• WORK REQUEST: Print every line of the material below verbatim, leaving the pictures out.
== EXTRACTED MATERIAL
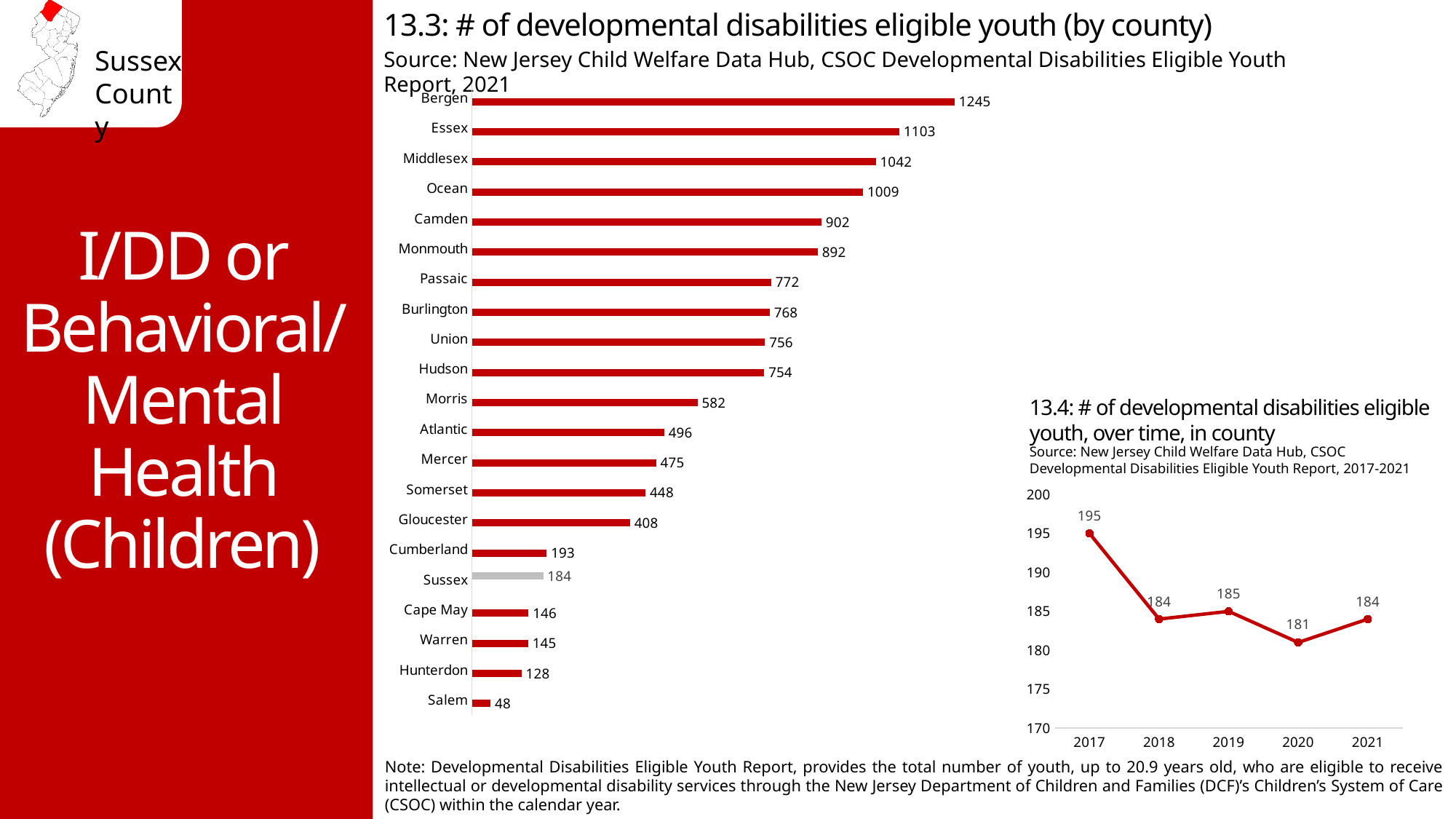
In chart 13.3 (by county), which has a larger value, Cumberland or Sussex? Cumberland What kind of chart is chart 13.4 (over time, in county)? Line chart In chart 13.4 (over time, in county), what is the value for 2017? 195 In chart 13.3 (by county), what is the value for Gloucester? 408 In chart 13.4 (over time, in county), which year has the lowest value? 2020 In chart 13.3 (by county), which county has the highest number of developmental disabilities eligible youth? Bergen In chart 13.4 (over time, in county), what is the difference between the values for 2017 and 2021? 11 In chart 13.3 (by county), what is the difference between the values for Bergen and Essex? 142 In chart 13.3 (by county), how many counties are shown? 21 In chart 13.3 (by county), which county has the lowest number of developmental disabilities eligible youth? Salem In chart 13.3 (# of developmental disabilities eligible youth by county), what is the value for Sussex? 184 What kind of chart is chart 13.3 (by county)? Bar chart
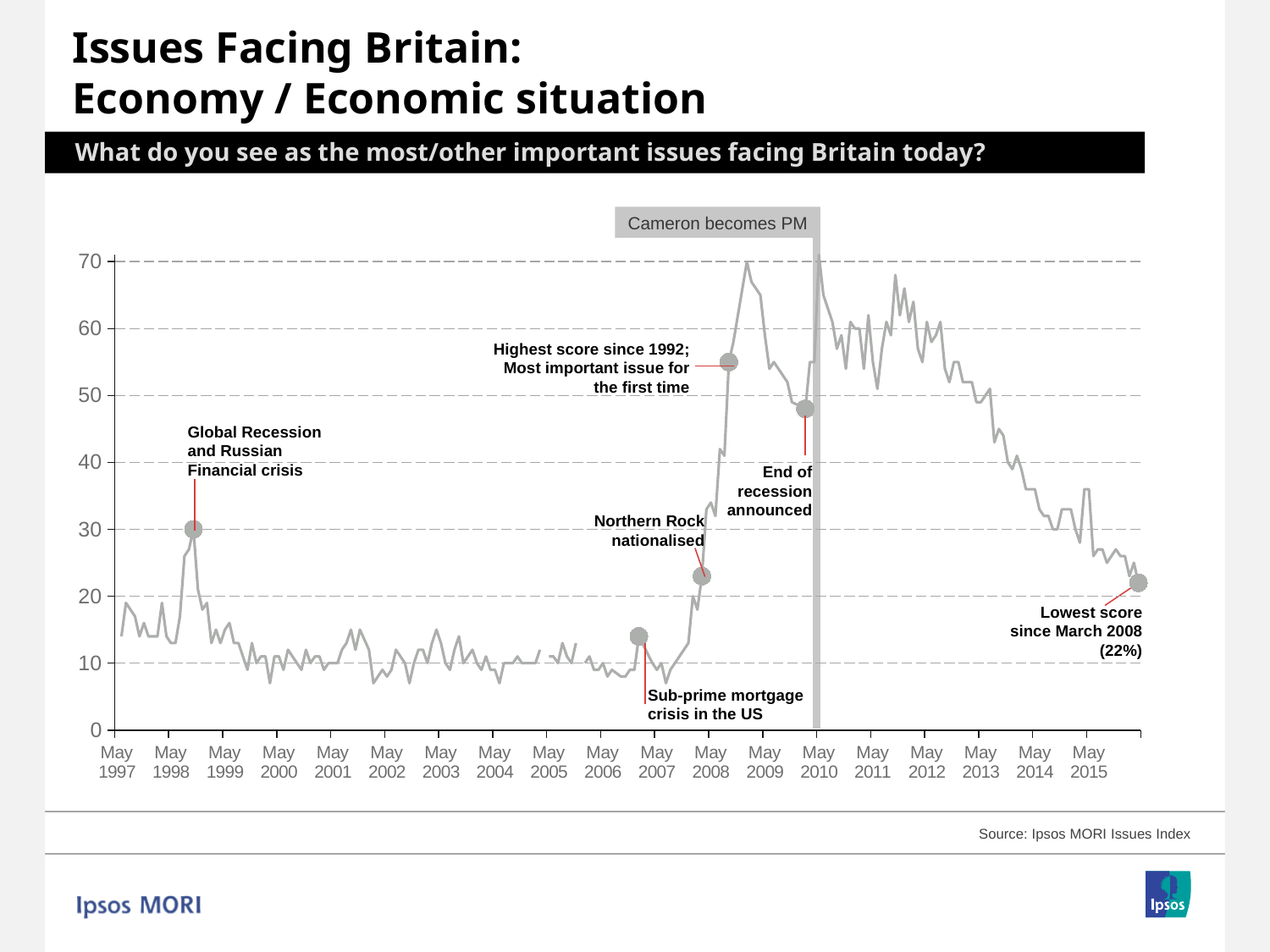
Does the line rise or fall between May 2007 and May 2009? rise Is the value at the point labelled 'Sub-prime mortgage crisis in the US' greater or less than 20? less Is the peak of the line around 2009 greater or less than 60? greater Does the line generally rise or fall between May 2012 and May 2015? fall How many year labels are shown on the x axis? 19 What type of chart is shown on the slide? line chart What value is given for the lowest score since March 2008? 22% Is the value at the point labelled 'Global Recession and Russian Financial crisis' greater or less than 20? greater What event does the vertical grey bar on the chart mark? Cameron becomes PM Which annotated point is higher: 'Highest score since 1992' or 'Northern Rock nationalised'? Highest score since 1992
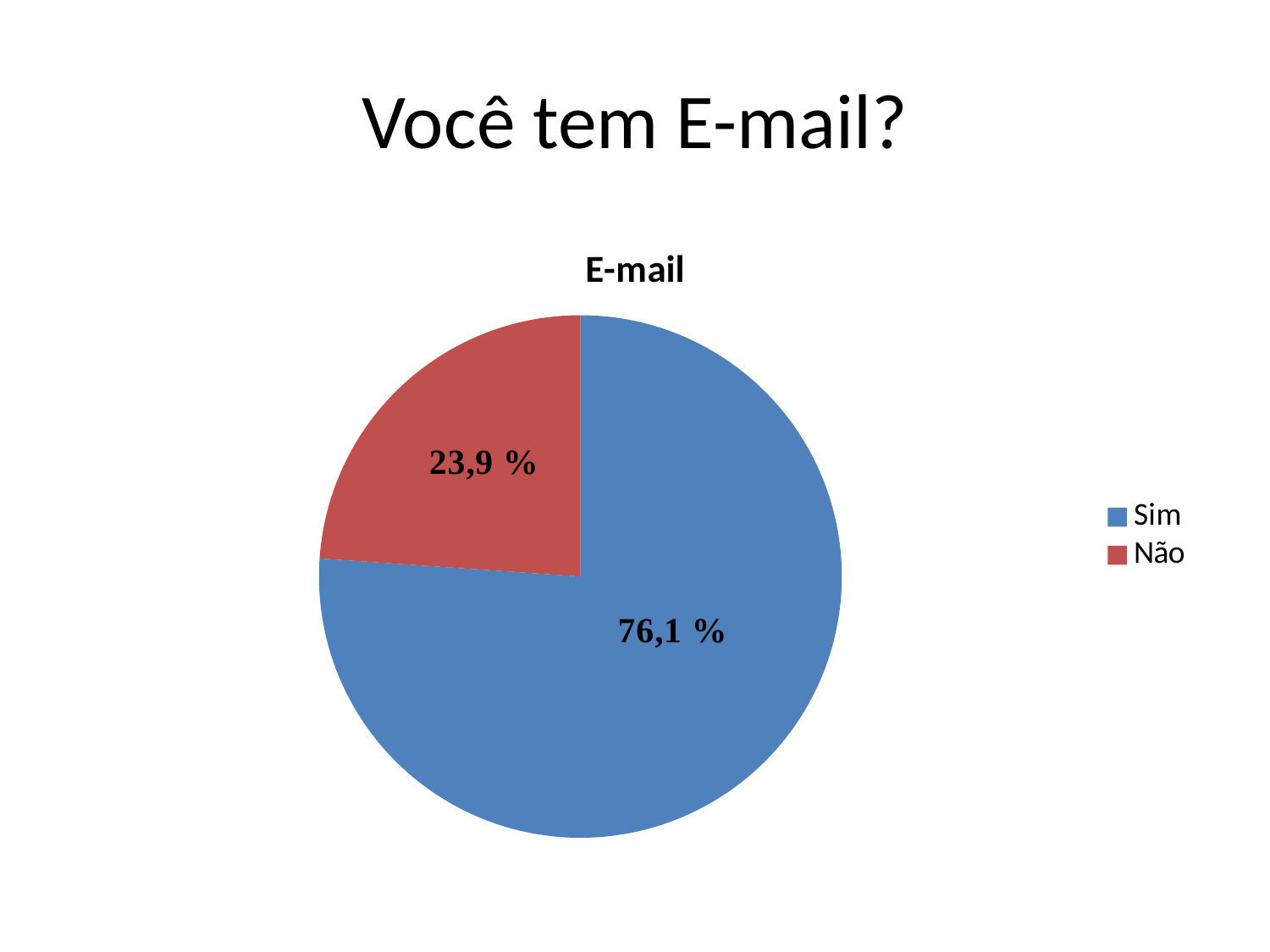
What share of the pie does Não have? 23,9 % What colour is the Não slice? red What kind of chart is shown on the slide? pie chart How many entries does the legend list? 2 How many slices does the pie chart have? 2 What is the difference between the Sim and Não shares? 52,2 % Which is larger, Sim or Não? Sim Which slice is the smallest? Não What is the chart's title? E-mail What share of the pie does Sim have? 76,1 % Which slice is the largest? Sim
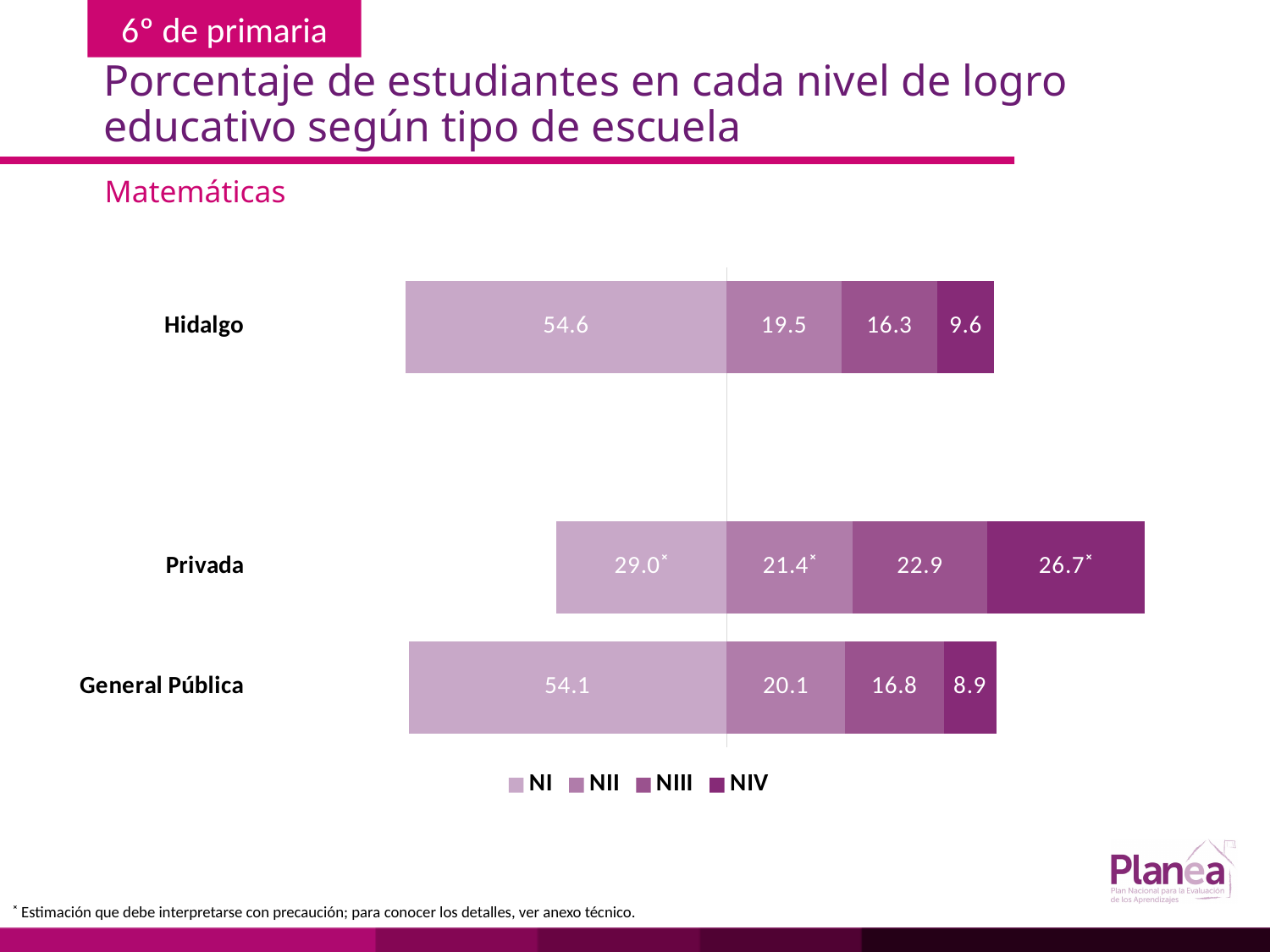
Which school type has the highest NIV percentage? Privada What is the NIII value for General Pública schools? 16.8 How many series does the legend list? 4 What kind of chart is shown on the slide? Stacked bar chart What is the difference between the NI value for Hidalgo and the NI value for General Pública? 0.5 Which is larger, the NII value for General Pública or the NII value for Hidalgo? General Pública What is the NIV value for Privada schools? 26.7 Which school type has the lowest NI percentage? Privada What percentage of Hidalgo students are at level NI in Matemáticas? 54.6 What is the difference between the NIV value for Privada and the NIV value for Hidalgo? 17.1 How many school types (categories) are shown in the chart? 3 What is the NII value for Hidalgo? 19.5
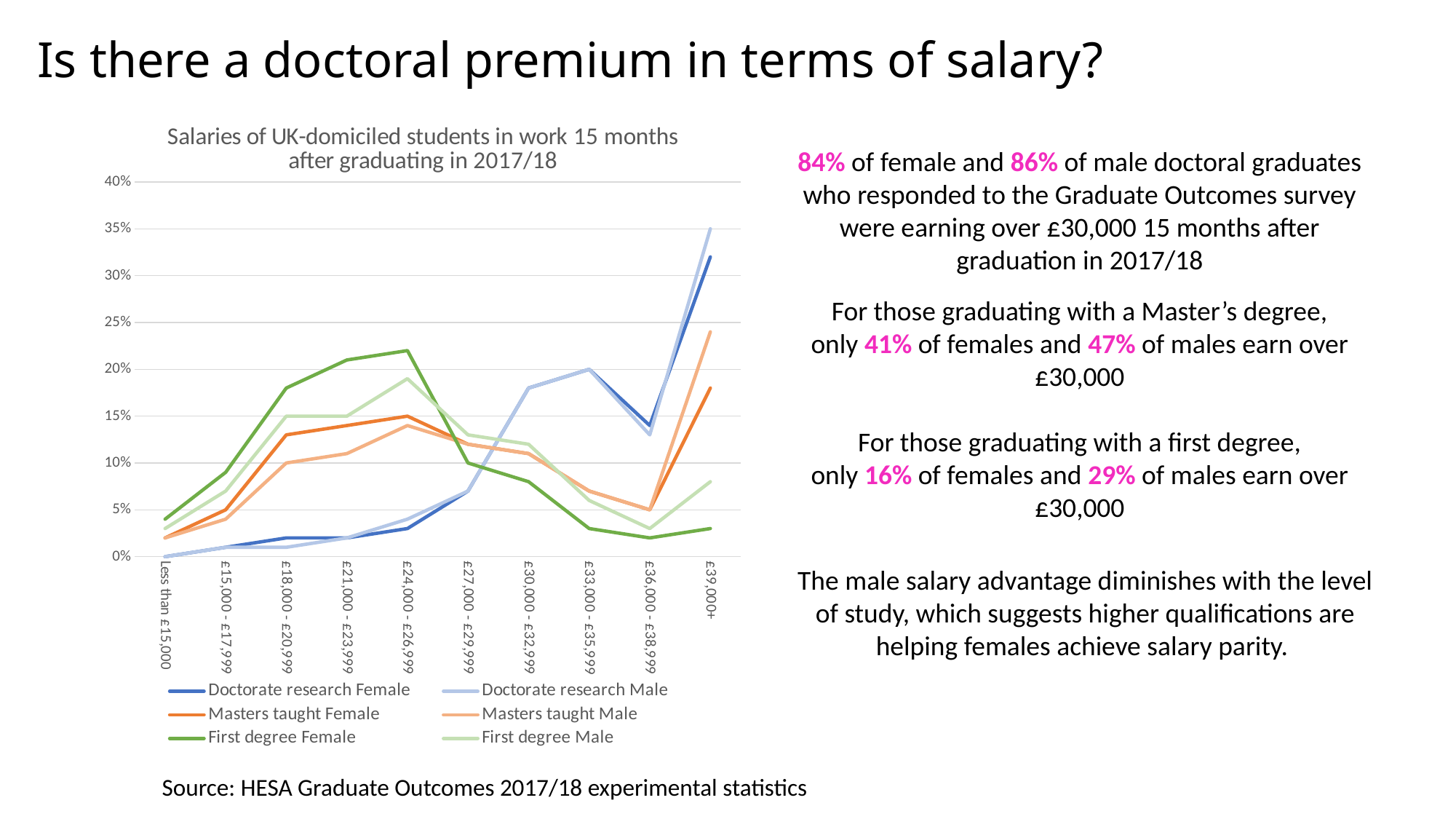
Which series has the highest value in the £39,000+ band? Doctorate research Male Which series has the lowest value in the £39,000+ band? First degree Female How many series does the chart's legend list? 6 How many salary bands are shown along the x axis of the chart? 10 Is the value for First degree Female in the £24,000 - £26,999 band greater or less than 20%? greater In the £18,000 - £20,999 band, which is larger: First degree Female or Doctorate research Female? First degree Female Is the value for Masters taught Female in the £36,000 - £38,999 band greater or less than 10%? less Does the Doctorate research Female line rise or fall from the Less than £15,000 band to the £27,000 - £29,999 band? rise Is the value for First degree Male in the £39,000+ band greater or less than 10%? less What kind of chart is shown on the slide? line chart What is the title of the chart? Salaries of UK-domiciled students in work 15 months after graduating in 2017/18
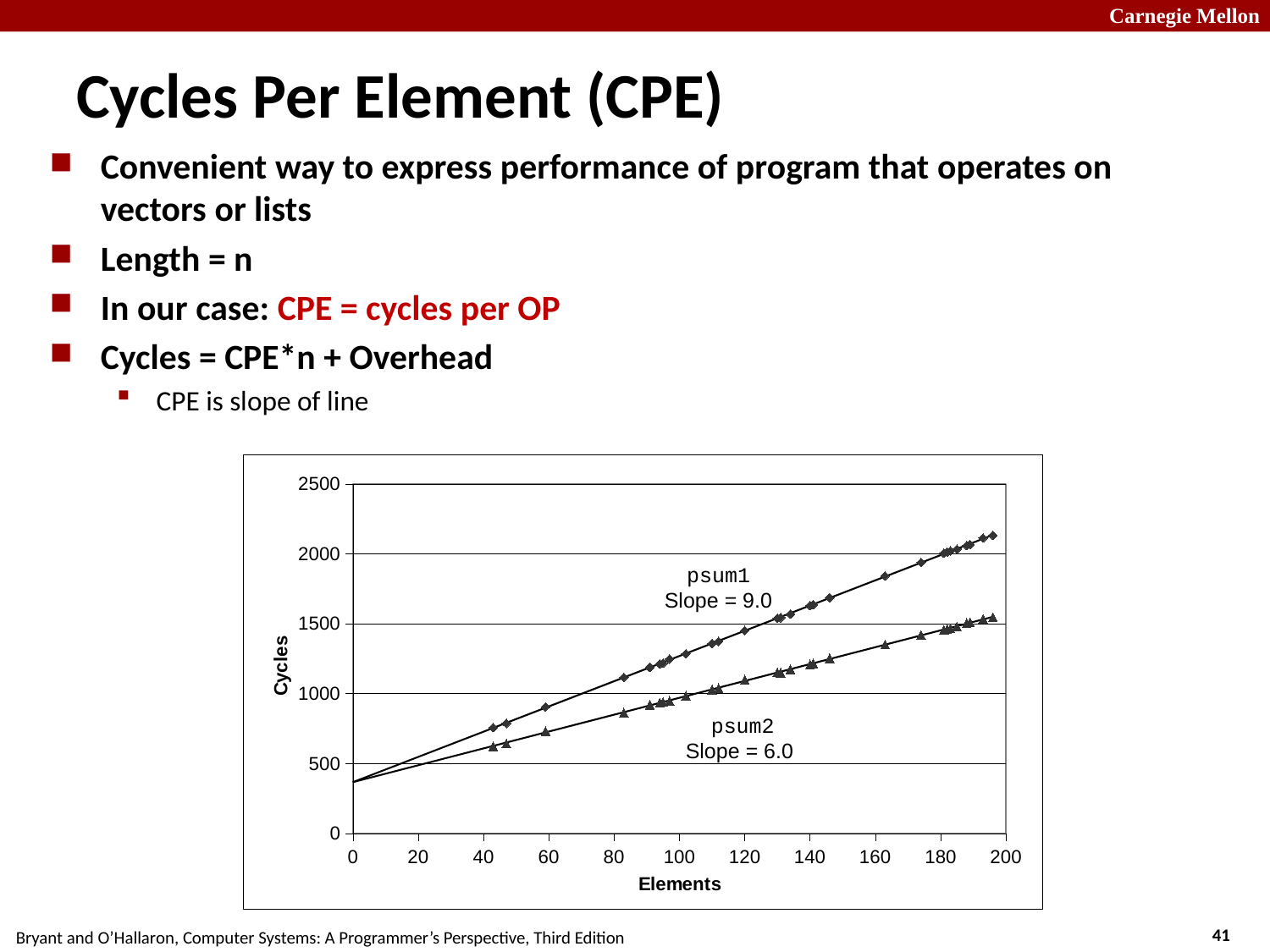
What is the label of the y axis? Cycles Do the cycle counts rise or fall as the number of elements increases? rise Which series has the larger slope, psum1 or psum2? psum1 Is the value for psum1 at 100 elements greater or less than 1000 cycles? greater What is the slope of the psum1 line? 9.0 Is the value for psum1 at 200 elements greater or less than 2000 cycles? greater How many data series are plotted on the chart? 2 What kind of chart is shown on the slide? scatter plot with fitted lines What is the slope of the psum2 line? 6.0 Is the value for psum2 at 200 elements greater or less than 2000 cycles? less What is the difference between the slopes of psum1 and psum2? 3.0 What is the label of the x axis? Elements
====
• EXERCISE OUTPUT:
In chart 13.3 (by county), which has a larger value, Cumberland or Sussex? Cumberland What kind of chart is chart 13.4 (over time, in county)? Line chart In chart 13.4 (over time, in county), what is the value for 2017? 195 In chart 13.3 (by county), what is the value for Gloucester? 408 In chart 13.4 (over time, in county), which year has the lowest value? 2020 In chart 13.3 (by county), which county has the highest number of developmental disabilities eligible youth? Bergen In chart 13.4 (over time, in county), what is the difference between the values for 2017 and 2021? 11 In chart 13.3 (by county), what is the difference between the values for Bergen and Essex? 142 In chart 13.3 (by county), how many counties are shown? 21 In chart 13.3 (by county), which county has the lowest number of developmental disabilities eligible youth? Salem In chart 13.3 (# of developmental disabilities eligible youth by county), what is the value for Sussex? 184 What kind of chart is chart 13.3 (by county)? Bar chart
Does the line rise or fall between May 2007 and May 2009? rise Is the value at the point labelled 'Sub-prime mortgage crisis in the US' greater or less than 20? less Is the peak of the line around 2009 greater or less than 60? greater Does the line generally rise or fall between May 2012 and May 2015? fall How many year labels are shown on the x axis? 19 What type of chart is shown on the slide? line chart What value is given for the lowest score since March 2008? 22% Is the value at the point labelled 'Global Recession and Russian Financial crisis' greater or less than 20? greater What event does the vertical grey bar on the chart mark? Cameron becomes PM Which annotated point is higher: 'Highest score since 1992' or 'Northern Rock nationalised'? Highest score since 1992
What share of the pie does Não have? 23,9 % What colour is the Não slice? red What kind of chart is shown on the slide? pie chart How many entries does the legend list? 2 How many slices does the pie chart have? 2 What is the difference between the Sim and Não shares? 52,2 % Which is larger, Sim or Não? Sim Which slice is the smallest? Não What is the chart's title? E-mail What share of the pie does Sim have? 76,1 % Which slice is the largest? Sim
Which school type has the highest NIV percentage? Privada What is the NIII value for General Pública schools? 16.8 How many series does the legend list? 4 What kind of chart is shown on the slide? Stacked bar chart What is the difference between the NI value for Hidalgo and the NI value for General Pública? 0.5 Which is larger, the NII value for General Pública or the NII value for Hidalgo? General Pública What is the NIV value for Privada schools? 26.7 Which school type has the lowest NI percentage? Privada What percentage of Hidalgo students are at level NI in Matemáticas? 54.6 What is the difference between the NIV value for Privada and the NIV value for Hidalgo? 17.1 How many school types (categories) are shown in the chart? 3 What is the NII value for Hidalgo? 19.5
Which series has the highest value in the £39,000+ band? Doctorate research Male Which series has the lowest value in the £39,000+ band? First degree Female How many series does the chart's legend list? 6 How many salary bands are shown along the x axis of the chart? 10 Is the value for First degree Female in the £24,000 - £26,999 band greater or less than 20%? greater In the £18,000 - £20,999 band, which is larger: First degree Female or Doctorate research Female? First degree Female Is the value for Masters taught Female in the £36,000 - £38,999 band greater or less than 10%? less Does the Doctorate research Female line rise or fall from the Less than £15,000 band to the £27,000 - £29,999 band? rise Is the value for First degree Male in the £39,000+ band greater or less than 10%? less What kind of chart is shown on the slide? line chart What is the title of the chart? Salaries of UK-domiciled students in work 15 months after graduating in 2017/18
What is the label of the y axis? Cycles Do the cycle counts rise or fall as the number of elements increases? rise Which series has the larger slope, psum1 or psum2? psum1 Is the value for psum1 at 100 elements greater or less than 1000 cycles? greater What is the slope of the psum1 line? 9.0 Is the value for psum1 at 200 elements greater or less than 2000 cycles? greater How many data series are plotted on the chart? 2 What kind of chart is shown on the slide? scatter plot with fitted lines What is the slope of the psum2 line? 6.0 Is the value for psum2 at 200 elements greater or less than 2000 cycles? less What is the difference between the slopes of psum1 and psum2? 3.0 What is the label of the x axis? Elements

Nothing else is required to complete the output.